- The term “fatal fetal abnormality” is grossly misleading. The HSE Bereavement Guidelines have opted for a more appropriate term – life limiting condition – to describe terminal illness or serious disability in a baby.
- Doctors have no way of knowing how long a baby diagnosed with a life limiting condition will live. They can live for months and even years after birth. Studies have found over 70% of children conceived with anencephaly have live births, with roughly a third of these babies living for at least two days.
- Kathleen Harkin from Co. Down was born with Patau Syndrome (Trisomy 13). Doctors at the time told her parents she was unlikely to reach her first birthday. Today she is eleven years old, attends school, and is cherished by her family. The outcomes of many children with life limiting conditions can be greatly affected by the level of care they receive early in life.
- In Ireland today there are parents who have returned home from Britain after aborting their baby with a life limiting condition only to learn for the first time about the existence of perinatal hospice care as a positive alternative to abortion.

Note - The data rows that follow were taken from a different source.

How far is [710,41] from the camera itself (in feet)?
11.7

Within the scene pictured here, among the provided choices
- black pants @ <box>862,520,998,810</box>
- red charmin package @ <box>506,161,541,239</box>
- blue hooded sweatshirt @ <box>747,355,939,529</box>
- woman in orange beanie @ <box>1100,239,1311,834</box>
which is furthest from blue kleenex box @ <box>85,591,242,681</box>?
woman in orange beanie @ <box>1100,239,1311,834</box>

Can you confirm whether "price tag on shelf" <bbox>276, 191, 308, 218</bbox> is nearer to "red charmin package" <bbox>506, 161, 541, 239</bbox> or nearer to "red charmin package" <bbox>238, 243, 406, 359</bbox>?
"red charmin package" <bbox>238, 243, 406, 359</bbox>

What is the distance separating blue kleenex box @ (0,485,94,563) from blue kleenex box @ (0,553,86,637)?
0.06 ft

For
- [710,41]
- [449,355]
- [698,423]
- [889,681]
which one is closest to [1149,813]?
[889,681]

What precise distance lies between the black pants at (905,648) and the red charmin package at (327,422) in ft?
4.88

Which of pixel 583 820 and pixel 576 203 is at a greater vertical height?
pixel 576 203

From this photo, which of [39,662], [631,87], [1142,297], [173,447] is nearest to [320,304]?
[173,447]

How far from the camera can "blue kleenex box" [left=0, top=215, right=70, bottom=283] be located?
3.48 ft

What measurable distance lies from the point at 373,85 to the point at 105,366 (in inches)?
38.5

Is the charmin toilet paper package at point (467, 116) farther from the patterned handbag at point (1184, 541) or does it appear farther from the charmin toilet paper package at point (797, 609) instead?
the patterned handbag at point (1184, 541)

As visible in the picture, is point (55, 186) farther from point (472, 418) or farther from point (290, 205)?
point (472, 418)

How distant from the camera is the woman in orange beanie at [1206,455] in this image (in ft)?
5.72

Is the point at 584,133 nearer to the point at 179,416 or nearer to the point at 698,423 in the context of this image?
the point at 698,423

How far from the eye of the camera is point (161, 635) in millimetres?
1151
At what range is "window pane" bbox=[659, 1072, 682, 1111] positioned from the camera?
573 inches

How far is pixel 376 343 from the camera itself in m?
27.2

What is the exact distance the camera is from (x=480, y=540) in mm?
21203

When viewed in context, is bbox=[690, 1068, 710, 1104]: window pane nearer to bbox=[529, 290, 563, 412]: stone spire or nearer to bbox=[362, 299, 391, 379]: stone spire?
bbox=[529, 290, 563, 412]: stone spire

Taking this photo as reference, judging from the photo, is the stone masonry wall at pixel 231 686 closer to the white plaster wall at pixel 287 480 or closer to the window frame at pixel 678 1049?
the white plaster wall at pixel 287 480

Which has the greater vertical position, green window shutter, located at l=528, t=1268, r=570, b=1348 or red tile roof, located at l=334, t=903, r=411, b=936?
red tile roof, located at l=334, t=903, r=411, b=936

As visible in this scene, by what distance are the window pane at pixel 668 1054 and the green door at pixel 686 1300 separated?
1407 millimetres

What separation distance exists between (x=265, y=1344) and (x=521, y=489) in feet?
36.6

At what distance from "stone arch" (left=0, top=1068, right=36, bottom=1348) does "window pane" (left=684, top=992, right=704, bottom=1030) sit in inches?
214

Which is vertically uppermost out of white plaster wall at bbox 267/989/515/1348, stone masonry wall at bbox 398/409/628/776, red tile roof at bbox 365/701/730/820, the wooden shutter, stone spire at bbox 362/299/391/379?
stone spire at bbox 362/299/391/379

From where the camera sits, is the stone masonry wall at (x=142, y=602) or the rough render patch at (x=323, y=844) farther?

- Instead of pressuring parents to go down the road of abortion, health care professionals should be given additional resources to provide high quality palliative care to facilitate families in sharing those precious moments with their baby for whatever length of time he or she lives.
- This referendum is not about abortion for difficult cases, it’s about abortion on demand for any reason. If the 8th amendment is repealed, the right to life of all unborn babies will be removed.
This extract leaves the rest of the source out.